Apple has also emerged as a new threat. Its advertising revenues have grown from less than $2.2 billion in 2018 to more than $7 billion this year. While it’s only 1.2% of the global market, that’s already more than Snapchat and Pinterest combined, and some estimates suggest that Apple could hit $30 billion in ad revenue by 2026.

In September, the Financial Times revealed that the iPhone maker plans to nearly double the workforce in its fast-growing digital advertising business. Its job postings describe ambitions to “redefine advertising” for a “privacy-centric” world.

Zuckerberg has repeatedly attacked Apple’s “conflict of interest”, criticizing it for charging “monopoly rents” and stifling innovation.
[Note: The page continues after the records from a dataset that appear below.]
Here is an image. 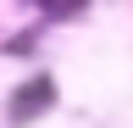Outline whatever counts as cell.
<instances>
[{
	"instance_id": "cell-1",
	"label": "cell",
	"mask_w": 133,
	"mask_h": 128,
	"mask_svg": "<svg viewBox=\"0 0 133 128\" xmlns=\"http://www.w3.org/2000/svg\"><path fill=\"white\" fill-rule=\"evenodd\" d=\"M33 6H39L44 17H72V11H83L89 0H33Z\"/></svg>"
}]
</instances>
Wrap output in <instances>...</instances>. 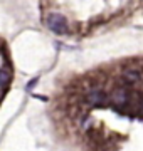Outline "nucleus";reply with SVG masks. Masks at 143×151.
I'll use <instances>...</instances> for the list:
<instances>
[{
	"label": "nucleus",
	"mask_w": 143,
	"mask_h": 151,
	"mask_svg": "<svg viewBox=\"0 0 143 151\" xmlns=\"http://www.w3.org/2000/svg\"><path fill=\"white\" fill-rule=\"evenodd\" d=\"M125 79H126L128 82H136L138 79H140V72H138V70L130 69V70H126V72H125Z\"/></svg>",
	"instance_id": "nucleus-5"
},
{
	"label": "nucleus",
	"mask_w": 143,
	"mask_h": 151,
	"mask_svg": "<svg viewBox=\"0 0 143 151\" xmlns=\"http://www.w3.org/2000/svg\"><path fill=\"white\" fill-rule=\"evenodd\" d=\"M86 101H88V104H105L106 101H108V97H106V94L103 91L94 89V91H91L88 94Z\"/></svg>",
	"instance_id": "nucleus-2"
},
{
	"label": "nucleus",
	"mask_w": 143,
	"mask_h": 151,
	"mask_svg": "<svg viewBox=\"0 0 143 151\" xmlns=\"http://www.w3.org/2000/svg\"><path fill=\"white\" fill-rule=\"evenodd\" d=\"M46 22H47V27H49L52 32H56V34L67 32V22H66V19H64L62 15H57V14H49V15H47V19H46Z\"/></svg>",
	"instance_id": "nucleus-1"
},
{
	"label": "nucleus",
	"mask_w": 143,
	"mask_h": 151,
	"mask_svg": "<svg viewBox=\"0 0 143 151\" xmlns=\"http://www.w3.org/2000/svg\"><path fill=\"white\" fill-rule=\"evenodd\" d=\"M126 91L125 89H118V91H115V94H113V101H115L116 106H123V104L126 103Z\"/></svg>",
	"instance_id": "nucleus-3"
},
{
	"label": "nucleus",
	"mask_w": 143,
	"mask_h": 151,
	"mask_svg": "<svg viewBox=\"0 0 143 151\" xmlns=\"http://www.w3.org/2000/svg\"><path fill=\"white\" fill-rule=\"evenodd\" d=\"M10 82V72L5 69H0V87H5Z\"/></svg>",
	"instance_id": "nucleus-4"
}]
</instances>
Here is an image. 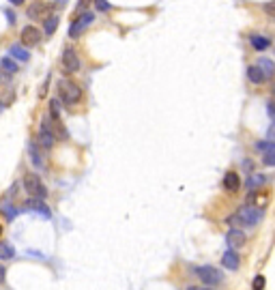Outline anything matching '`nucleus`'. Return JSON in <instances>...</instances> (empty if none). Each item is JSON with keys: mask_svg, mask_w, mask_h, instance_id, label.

Apple’s privacy rules have made it difficult for Meta to tailor ads to users, contributing to about two-thirds of its shares falling over the last 15 months.

Google doesn’t seem to have taken as much of a hit from Apple’s privacy changes, as it can tailor ads directly to users typing in search terms — providing valuable “user intent” data that Meta struggles to get.

But Apple already has its own Google Maps rival, a search function on the iPhone, and is building a nascent ad business — which analysts say could threaten Google in the future.

“Apple has a really strong brand that consumers trust, and they have the devices used by the cream of the crop,” said Josh Koenig, director of strategy for website operations platform Pantheon. “If they figure out how to turn this into a really valuable network for advertisers, they could charge a high price.”

Insider Intelligence predicted that Google and Meta’s US advertising growth in 2023 will be just 3% and 5%, respectively, while at least eight of their rivals are expected to see double-digit gains.

She estimates that Amazon’s ad business will increase 19%, Apple 26%, Spotify 30%, TikTok 36% and Walmart 42%. However, the market shares of many of these groups are currently small.

Dischler said Google is working hard to expand its ad business into both e-commerce — where it partners with retailers — and privacy-first advertising, where he argues Google can play a bigger role than Apple.

“I don’t see this as a zero-sum game,” Dischler said. “If Uber has an ad network — billboards on cars that previously didn’t have billboards, and they’re offering advertising opportunities when you buy groceries or food at restaurants — then they’re adding to the pie.”